Russia-India intellectual property agreement on the cards - Rospatent head
Russia and India will sign an intellectual property rights protection agreement later in the year, Grigory Ivliev, head of the Russian Federal Service for Intellectual Property (Rospatent), told RIR in an interview in New Delhi on April 7.
“Russia and India have already prepared a proposed agreement in the intellectual property which is likely to be signed in the autumn,” Ivliev said. “Moreover, India wants to make an agreement on access to the digital library of the traditional knowledge, which has information about Yoga, Ayurveda and other fields of knowledge that India is looking to spread.”
Russia has worked with 62 countries in the area of intellectual property, Ivliev said, adding that this kind of cooperation has to be extended to India, given the traditionally strong ties between the countries.
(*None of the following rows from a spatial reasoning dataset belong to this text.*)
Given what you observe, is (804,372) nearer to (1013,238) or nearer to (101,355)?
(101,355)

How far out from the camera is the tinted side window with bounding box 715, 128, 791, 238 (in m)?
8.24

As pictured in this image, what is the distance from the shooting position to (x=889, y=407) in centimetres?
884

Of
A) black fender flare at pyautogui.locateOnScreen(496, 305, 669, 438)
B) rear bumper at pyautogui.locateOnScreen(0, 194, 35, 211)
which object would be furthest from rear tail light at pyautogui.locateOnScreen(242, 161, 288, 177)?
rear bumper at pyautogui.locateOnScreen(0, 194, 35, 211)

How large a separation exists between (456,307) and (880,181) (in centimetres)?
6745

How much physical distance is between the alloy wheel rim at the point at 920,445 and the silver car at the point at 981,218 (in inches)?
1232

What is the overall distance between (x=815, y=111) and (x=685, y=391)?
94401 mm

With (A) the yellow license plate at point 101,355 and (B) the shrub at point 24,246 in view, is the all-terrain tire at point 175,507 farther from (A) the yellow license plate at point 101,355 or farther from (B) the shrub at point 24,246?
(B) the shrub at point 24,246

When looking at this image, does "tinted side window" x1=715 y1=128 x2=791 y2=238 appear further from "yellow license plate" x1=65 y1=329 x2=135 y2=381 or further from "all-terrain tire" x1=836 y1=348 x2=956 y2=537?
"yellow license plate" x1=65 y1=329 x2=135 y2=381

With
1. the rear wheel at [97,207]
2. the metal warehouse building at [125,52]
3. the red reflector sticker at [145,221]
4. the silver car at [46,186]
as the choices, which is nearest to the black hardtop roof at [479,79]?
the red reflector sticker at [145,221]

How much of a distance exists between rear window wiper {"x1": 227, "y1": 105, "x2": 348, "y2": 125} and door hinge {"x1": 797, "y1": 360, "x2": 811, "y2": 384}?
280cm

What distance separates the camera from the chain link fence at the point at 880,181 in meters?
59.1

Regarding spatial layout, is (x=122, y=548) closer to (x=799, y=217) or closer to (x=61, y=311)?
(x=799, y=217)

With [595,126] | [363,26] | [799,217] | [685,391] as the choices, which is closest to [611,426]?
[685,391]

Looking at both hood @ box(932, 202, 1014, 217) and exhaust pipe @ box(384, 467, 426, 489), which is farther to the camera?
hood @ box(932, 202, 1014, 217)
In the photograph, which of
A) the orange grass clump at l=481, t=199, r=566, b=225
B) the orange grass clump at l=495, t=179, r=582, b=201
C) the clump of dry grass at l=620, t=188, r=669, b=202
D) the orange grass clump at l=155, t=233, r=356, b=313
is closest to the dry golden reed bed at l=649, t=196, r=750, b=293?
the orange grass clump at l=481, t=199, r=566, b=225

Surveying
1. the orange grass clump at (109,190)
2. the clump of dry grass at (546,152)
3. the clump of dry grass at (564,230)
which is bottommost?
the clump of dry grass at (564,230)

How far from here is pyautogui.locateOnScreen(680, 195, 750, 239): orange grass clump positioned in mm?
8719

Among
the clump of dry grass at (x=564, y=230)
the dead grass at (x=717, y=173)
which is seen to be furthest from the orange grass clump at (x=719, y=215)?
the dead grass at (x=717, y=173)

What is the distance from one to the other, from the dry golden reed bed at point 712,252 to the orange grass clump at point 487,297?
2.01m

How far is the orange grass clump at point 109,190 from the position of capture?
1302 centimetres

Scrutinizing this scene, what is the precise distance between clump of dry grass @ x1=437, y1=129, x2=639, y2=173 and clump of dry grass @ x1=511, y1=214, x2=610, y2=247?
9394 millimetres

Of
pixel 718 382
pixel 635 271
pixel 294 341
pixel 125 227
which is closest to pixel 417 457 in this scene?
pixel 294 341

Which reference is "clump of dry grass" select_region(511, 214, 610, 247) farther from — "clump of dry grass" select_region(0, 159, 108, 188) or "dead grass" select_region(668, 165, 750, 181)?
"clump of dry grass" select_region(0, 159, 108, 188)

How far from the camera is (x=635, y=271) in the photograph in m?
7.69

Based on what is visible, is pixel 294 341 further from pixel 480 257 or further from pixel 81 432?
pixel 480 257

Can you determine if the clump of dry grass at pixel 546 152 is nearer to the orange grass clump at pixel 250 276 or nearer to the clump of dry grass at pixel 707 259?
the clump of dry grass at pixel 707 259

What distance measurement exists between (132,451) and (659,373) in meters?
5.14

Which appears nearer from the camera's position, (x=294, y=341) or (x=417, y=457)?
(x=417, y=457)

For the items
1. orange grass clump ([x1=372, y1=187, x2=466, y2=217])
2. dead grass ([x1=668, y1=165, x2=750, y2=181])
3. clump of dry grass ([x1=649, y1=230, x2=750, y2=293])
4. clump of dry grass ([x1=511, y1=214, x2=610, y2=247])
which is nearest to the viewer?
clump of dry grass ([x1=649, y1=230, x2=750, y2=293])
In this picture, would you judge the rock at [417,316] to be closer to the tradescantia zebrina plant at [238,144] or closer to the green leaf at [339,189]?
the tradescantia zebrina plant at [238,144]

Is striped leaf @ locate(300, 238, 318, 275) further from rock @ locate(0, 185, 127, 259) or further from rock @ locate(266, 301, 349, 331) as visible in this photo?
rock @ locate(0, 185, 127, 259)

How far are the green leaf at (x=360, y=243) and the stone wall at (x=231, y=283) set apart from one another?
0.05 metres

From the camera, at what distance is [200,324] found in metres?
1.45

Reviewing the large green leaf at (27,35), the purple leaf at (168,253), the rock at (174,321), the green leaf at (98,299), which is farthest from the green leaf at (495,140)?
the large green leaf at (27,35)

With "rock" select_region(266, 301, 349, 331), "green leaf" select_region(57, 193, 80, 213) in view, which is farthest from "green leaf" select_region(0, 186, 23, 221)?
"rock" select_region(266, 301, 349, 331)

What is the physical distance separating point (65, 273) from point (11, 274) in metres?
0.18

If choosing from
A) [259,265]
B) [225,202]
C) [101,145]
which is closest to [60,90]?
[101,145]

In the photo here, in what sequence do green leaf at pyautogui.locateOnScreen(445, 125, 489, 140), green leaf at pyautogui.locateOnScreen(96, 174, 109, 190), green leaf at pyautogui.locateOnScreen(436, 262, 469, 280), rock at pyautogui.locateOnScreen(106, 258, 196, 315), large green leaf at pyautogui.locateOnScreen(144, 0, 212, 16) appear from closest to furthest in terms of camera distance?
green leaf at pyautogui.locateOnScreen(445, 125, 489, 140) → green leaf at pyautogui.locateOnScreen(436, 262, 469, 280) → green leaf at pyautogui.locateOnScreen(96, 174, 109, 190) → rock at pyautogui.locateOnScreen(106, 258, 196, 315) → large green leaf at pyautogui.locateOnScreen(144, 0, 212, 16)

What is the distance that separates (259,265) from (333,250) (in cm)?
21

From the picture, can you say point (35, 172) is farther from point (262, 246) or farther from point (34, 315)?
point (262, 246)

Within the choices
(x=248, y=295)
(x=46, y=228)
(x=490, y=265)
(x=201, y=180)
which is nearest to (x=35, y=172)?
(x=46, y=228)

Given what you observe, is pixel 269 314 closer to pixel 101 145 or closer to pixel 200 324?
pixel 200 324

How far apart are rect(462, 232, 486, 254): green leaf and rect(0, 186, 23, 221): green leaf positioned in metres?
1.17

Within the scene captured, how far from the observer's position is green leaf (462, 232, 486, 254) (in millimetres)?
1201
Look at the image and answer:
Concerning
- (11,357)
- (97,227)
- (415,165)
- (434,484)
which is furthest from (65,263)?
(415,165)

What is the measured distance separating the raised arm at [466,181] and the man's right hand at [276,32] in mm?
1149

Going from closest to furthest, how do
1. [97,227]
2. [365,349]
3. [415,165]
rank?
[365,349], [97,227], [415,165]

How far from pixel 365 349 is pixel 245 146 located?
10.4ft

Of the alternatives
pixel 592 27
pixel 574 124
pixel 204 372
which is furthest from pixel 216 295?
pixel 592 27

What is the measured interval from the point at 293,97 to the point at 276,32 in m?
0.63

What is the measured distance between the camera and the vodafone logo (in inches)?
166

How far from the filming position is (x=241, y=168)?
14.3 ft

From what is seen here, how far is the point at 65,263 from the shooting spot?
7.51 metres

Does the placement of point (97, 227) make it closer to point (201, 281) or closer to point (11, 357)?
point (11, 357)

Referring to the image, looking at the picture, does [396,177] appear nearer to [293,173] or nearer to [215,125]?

India was playing a very important role in the development of intellectual property, the Rospatent head said, adding that the country was registering over 40,000 new patents every year.
Bilateral and multilateral tie-ups
Cooperation in this area will be both in the bilateral and multilateral arena, the Rospatent chief said. Ivliev was in the Indian capital for the meeting of the patent-governing authorities of the BRICS countries.
“A training programme of a group of intellectual property experts from BRICS countries took place in Nagpur in February. This programme was organized by Russian specialists with the help of Indian colleagues,” Ivliev told RIR. “In our opinion, it was a very successful form of work. So, BRICS is launching systematic cooperation in the development of intellectual propert.”
Ivliev said that each of the five BRICS countries took up a particular responsibility in this systematic cooperation. Russia is responsible for the training of the staff, while India is in charge of developing programmes and strategizing, he added.
A leadership role for BRICS
Ivliev called on the BRICS countries to take a leadership role in intellectual property. “During the meeting in New Delhi, Russia offered online courses in English for training of a wide range of people,” he said. “Our State Academy of Intellectual Property provides this service too now. We also see the interest of our Indian colleagues.”
When asked about whether Russia was concerned over Western allegations of large-scale piracy in China and India, the Rospatent chief said the situation had drastically changed over the last few years.
“Annually 40,000 intellectual patents are registered in India. New Delhi took obligations to protect intellectual property,” Ivliev said. “Of course, there are copyright violations among private companies in India, but not at the official level. India and BRICS will also fight against piracy”
New Delhi has been concerned over the misuse of the patent process by Western and even Japanese companies. An American firm tried in vain to register a patent for basmati rice, while a Japanese company tried to patent the word curry.